One of popular internet resources, wikipedia.org, says: “Views of offshore financial centres tend to be polarised. Proponents suggest that reputable offshore financial centres play a legitimate and integral role in international finance and trade, offering huge advantages in certain situations for both corporations and individuals, allowing legitimate risk management and financial planning. Critics argue that they drain tax from wealthy (and not so wealthy) nations, are insufficiently regulated, and facilitate illegal activities such as tax evasion and money laundering while avoiding legal risk under corporate veil.”

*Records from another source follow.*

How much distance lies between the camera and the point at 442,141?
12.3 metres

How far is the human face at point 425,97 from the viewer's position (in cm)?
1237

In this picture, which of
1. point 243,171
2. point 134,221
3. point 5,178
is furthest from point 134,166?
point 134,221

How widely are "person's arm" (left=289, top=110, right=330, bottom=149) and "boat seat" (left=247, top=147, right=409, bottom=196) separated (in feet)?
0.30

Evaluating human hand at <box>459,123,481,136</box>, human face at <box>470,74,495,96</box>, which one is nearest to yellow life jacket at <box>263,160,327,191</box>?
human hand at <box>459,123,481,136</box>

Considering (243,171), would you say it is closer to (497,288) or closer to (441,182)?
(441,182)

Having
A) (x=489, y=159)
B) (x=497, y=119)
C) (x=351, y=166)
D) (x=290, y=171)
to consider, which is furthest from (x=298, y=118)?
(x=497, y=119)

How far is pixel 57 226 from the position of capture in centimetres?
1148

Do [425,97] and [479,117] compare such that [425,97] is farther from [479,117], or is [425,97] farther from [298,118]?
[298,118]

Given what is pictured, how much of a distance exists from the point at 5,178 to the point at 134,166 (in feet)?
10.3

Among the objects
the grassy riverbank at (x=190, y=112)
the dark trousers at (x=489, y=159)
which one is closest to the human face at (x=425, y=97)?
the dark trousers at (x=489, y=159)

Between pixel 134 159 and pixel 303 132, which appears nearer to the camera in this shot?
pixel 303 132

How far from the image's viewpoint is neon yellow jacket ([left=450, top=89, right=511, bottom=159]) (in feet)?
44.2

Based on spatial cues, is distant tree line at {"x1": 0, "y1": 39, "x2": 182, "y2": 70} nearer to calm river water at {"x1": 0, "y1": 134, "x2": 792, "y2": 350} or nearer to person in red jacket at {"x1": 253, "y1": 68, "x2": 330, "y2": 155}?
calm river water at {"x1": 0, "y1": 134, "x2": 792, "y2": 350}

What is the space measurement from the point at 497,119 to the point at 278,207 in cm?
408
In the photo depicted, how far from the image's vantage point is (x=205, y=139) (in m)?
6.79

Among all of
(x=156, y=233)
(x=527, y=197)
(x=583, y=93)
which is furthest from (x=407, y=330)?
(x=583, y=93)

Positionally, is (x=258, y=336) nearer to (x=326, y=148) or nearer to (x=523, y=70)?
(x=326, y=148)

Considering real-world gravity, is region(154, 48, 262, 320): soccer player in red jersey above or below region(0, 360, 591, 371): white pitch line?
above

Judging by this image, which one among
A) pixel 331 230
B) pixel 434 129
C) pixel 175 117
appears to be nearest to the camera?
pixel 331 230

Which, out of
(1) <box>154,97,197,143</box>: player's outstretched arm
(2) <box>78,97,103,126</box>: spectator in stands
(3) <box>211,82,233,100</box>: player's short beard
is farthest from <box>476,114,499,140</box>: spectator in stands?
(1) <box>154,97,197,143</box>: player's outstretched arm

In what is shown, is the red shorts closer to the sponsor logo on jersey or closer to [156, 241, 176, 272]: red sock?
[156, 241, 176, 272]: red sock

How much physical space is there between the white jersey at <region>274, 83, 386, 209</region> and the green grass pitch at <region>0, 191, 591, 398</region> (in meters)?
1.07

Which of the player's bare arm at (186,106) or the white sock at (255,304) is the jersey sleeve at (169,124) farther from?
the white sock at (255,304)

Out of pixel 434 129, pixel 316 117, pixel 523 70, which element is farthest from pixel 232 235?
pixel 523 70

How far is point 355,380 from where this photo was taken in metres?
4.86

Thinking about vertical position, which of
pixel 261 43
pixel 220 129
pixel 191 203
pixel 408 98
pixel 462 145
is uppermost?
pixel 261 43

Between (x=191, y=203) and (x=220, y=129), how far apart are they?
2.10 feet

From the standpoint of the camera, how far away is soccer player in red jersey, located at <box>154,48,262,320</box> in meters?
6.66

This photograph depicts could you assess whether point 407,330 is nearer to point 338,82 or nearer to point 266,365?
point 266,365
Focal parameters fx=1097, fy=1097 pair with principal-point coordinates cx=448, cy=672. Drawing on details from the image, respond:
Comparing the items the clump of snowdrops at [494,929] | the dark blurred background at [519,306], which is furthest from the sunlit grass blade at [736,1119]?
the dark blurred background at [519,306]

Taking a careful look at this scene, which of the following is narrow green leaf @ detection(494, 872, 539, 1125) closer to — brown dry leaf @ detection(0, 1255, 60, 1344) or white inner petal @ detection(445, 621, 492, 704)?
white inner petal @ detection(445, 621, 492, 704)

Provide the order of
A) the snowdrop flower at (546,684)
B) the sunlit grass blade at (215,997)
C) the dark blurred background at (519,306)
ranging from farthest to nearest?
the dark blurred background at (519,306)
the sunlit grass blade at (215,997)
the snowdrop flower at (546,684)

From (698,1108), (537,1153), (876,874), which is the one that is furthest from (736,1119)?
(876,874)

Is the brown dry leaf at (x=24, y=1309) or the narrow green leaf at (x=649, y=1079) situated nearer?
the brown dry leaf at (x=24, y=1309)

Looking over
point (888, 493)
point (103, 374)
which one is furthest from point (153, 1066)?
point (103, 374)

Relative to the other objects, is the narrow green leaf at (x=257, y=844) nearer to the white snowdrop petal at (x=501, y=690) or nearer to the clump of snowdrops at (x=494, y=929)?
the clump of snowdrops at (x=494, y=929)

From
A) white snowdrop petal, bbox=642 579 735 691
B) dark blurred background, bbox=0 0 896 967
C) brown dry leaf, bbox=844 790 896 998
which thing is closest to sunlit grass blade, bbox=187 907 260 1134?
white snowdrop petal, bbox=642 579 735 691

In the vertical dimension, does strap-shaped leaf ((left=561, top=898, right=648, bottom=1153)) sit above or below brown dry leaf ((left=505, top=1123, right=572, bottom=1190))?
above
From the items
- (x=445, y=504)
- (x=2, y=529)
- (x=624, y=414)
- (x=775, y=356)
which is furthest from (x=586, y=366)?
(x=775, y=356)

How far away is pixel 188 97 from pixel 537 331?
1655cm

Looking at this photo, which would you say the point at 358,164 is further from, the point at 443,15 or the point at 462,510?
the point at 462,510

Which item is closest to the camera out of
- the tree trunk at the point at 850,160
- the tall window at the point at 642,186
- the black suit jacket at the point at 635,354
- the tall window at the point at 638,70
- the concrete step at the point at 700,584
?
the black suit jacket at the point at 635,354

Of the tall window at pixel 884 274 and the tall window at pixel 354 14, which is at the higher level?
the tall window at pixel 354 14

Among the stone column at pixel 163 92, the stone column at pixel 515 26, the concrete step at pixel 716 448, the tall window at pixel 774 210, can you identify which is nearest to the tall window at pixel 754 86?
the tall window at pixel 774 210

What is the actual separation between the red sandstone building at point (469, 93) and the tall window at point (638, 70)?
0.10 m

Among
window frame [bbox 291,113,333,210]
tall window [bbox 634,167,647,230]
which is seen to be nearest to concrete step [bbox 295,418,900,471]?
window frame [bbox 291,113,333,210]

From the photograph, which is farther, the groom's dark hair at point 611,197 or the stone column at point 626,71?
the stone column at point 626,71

Cyprus is sometimes called a tax haven, but in fact it is a fairly reputable low-tax jurisdiction, and its fiscal and regulatory regimes are aligned with the EU’s acquis communautaire and the requirements of the OECD. The Income Tax Law which came into force on January 1st, 2003 and Cyprus accession to the EU have both played an important part in the change of the island’s status on the world map.
The framework of controls imposed on business activities maintains the respectable reputation of Cyprus while allowing the activities to be conducted in an environment almost free from burdensome and bureaucratic restrictions.
Despite challenging road ahead after the EU bail-out deal, with its impressive tax treaty network (over 40 countries) containing vast amount of benefits that can be utilized via corporate structuring and tax planning, Cyprus continues to be a tax efficient location for holding, financing, royalty, trading and shipping companies as well as trusts which were introduced by the International Trust Law in 1992.